From: Pratyush Yadav <pratyush@kernel.org>
To: David Matlack <dmatlack@google.com>
Cc: Pasha Tatashin <pasha.tatashin@soleen.com>,
kexec@lists.infradead.org, linux-doc@vger.kernel.org,
linux-kernel@vger.kernel.org, linux-mm@kvack.org,
linux-pci@vger.kernel.org,
Adithya Jayachandran <ajayachandra@nvidia.com>,
Alexander Graf <graf@amazon.com>,
Alex Williamson <alex@shazbot.org>,
Bjorn Helgaas <bhelgaas@google.com>,
Chris Li <chrisl@kernel.org>,
David Rientjes <rientjes@google.com>,
Jacob Pan <jacob.pan@linux.microsoft.com>,
Jason Gunthorpe <jgg@nvidia.com>,
Jonathan Corbet <corbet@lwn.net>,
Josh Hilke <jrhilke@google.com>,
Leon Romanovsky <leonro@nvidia.com>,
Lukas Wunner <lukas@wunner.de>, Mike Rapoport <rppt@kernel.org>,
Parav Pandit <parav@nvidia.com>,
Pranjal Shrivastava <praan@google.com>,
Pratyush Yadav <pratyush@kernel.org>,
Saeed Mahameed <saeedm@nvidia.com>,
Samiullah Khawaja <skhawaja@google.com>,
Shuah Khan <skhan@linuxfoundation.org>,
Vipin Sharma <vipinsh@google.com>, William Tu <witu@nvidia.com>,
Yi Liu <yi.l.liu@intel.com>
Subject: Re: [PATCH v6 03/12] PCI: liveupdate: Track incoming preserved PCI devices
Date: Thu, 25 Jun 2026 16:35:02 +0200 [thread overview]

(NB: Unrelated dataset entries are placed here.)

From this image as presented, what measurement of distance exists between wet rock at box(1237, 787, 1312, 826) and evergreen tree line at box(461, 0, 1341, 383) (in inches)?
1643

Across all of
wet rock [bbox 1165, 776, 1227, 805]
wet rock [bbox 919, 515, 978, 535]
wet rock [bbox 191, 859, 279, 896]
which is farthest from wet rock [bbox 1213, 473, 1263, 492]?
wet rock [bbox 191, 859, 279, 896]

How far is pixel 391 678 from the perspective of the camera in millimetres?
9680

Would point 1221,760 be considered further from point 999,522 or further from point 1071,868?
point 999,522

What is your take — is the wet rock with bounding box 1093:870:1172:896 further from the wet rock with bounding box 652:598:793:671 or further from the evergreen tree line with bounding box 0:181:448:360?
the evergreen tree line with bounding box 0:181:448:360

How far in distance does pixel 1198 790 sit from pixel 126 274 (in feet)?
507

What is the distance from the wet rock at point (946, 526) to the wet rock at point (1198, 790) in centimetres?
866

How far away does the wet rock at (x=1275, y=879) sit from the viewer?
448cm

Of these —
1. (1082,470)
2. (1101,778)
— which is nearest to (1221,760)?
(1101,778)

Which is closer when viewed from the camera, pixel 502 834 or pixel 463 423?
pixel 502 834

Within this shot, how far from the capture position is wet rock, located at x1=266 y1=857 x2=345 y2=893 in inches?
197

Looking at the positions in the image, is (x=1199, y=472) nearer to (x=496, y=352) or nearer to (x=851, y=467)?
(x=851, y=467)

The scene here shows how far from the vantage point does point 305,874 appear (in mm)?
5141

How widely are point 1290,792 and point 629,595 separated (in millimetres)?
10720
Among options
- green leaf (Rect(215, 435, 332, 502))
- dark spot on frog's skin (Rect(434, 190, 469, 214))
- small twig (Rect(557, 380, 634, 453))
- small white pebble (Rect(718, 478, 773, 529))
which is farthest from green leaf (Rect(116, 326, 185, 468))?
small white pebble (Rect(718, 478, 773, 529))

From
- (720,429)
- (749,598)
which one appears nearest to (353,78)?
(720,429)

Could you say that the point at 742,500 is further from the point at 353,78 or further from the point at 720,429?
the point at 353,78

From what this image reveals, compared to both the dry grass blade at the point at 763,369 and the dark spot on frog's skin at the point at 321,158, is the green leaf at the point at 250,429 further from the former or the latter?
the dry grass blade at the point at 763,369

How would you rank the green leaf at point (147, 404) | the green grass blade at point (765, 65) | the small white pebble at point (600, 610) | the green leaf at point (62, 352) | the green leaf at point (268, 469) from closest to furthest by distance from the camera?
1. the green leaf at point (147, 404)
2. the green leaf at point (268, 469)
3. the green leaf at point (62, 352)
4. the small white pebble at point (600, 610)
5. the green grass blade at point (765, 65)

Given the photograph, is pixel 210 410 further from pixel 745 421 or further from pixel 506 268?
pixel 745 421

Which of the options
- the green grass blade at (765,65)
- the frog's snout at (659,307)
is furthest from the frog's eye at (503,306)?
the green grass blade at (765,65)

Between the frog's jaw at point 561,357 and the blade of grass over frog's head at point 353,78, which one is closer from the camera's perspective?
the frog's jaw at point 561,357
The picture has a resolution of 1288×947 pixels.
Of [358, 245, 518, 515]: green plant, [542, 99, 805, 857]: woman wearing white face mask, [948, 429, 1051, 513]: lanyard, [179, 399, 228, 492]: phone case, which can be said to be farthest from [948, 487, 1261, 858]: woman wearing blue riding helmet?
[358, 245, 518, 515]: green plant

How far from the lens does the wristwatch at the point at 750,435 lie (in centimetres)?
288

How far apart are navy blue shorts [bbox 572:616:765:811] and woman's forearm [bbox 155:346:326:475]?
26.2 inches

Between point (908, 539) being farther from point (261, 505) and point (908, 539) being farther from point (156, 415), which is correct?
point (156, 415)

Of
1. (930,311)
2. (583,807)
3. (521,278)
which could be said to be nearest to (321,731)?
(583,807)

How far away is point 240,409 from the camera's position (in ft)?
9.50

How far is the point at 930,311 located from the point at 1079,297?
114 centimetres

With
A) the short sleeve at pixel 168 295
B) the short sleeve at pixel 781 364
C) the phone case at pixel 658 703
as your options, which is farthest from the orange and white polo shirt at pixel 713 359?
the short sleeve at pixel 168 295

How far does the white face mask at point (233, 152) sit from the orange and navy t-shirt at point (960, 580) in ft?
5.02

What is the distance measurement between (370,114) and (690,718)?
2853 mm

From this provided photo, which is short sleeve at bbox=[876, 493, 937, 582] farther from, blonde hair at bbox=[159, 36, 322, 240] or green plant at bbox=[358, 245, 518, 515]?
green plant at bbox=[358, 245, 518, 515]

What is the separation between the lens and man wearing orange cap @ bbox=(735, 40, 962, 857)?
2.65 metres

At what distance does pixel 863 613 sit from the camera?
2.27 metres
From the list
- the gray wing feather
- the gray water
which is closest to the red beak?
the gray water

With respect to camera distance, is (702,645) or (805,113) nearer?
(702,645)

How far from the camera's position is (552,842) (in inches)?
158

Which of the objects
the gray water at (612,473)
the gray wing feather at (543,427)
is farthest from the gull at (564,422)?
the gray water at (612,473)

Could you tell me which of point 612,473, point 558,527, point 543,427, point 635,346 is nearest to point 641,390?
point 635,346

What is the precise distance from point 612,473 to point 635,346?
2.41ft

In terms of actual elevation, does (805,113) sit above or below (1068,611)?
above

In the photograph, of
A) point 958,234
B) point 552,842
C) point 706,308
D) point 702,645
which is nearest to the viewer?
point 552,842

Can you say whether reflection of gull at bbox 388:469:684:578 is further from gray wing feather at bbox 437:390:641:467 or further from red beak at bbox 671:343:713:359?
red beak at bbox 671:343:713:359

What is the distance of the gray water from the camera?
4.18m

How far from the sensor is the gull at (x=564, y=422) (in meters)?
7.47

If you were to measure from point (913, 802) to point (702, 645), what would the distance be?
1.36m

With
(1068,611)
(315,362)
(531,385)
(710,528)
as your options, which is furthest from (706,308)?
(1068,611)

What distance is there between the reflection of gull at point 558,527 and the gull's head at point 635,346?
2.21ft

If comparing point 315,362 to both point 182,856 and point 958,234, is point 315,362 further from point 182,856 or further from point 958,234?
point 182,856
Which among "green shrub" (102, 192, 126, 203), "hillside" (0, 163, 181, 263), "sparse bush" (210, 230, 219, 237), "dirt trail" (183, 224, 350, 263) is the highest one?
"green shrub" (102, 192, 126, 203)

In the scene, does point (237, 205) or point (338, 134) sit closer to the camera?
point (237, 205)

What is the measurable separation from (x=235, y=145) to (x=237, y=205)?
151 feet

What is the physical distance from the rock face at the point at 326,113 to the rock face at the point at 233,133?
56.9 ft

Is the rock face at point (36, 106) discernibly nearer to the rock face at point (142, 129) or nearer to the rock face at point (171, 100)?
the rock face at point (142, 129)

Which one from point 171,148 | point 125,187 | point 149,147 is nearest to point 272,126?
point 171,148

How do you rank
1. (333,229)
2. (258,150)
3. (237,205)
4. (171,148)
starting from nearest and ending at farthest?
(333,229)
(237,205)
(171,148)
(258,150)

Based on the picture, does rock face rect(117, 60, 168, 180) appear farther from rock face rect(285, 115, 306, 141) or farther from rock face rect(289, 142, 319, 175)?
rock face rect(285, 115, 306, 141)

Message-ID: <2vxzechulmcp.fsf@kernel.org> (raw)
In-Reply-To: <ajBgj_aSuzMZG47e@google.com> (David Matlack's message of "Mon, 15 Jun 2026 20:29:03 +0000")
Hi David,
On Mon, Jun 15 2026, David Matlack wrote:
> On 2026-06-14 01:38 PM, Pasha Tatashin wrote:
>> On Fri, 22 May 2026 20:24:01 +0000, David Matlack <dmatlack@google.com> wrote:
[...]
>> > + }
>> > +
>> > + pci_info(dev, "Device was preserved by previous kernel across Live Update\n");
>> > + dev->liveupdate.incoming = dev_ser;
>> > +
>> > + /*
>> > + * Hold the ref on the incoming FLB until pci_liveupdate_finish() so
>> > + * that dev->liveupdate.incoming does not get freed while it is in use.
>> > + */
>>
>> How would that work? If finish is not called FLB stays around until the
>> next reboot.
>
> True... I think if the PCI core trusts drivers to call
> pci_liveupdate_finish() then we don't need to hold onto the incoming
> reference here.
That was my point when I was arguing against refcounts on outgoing FLBs.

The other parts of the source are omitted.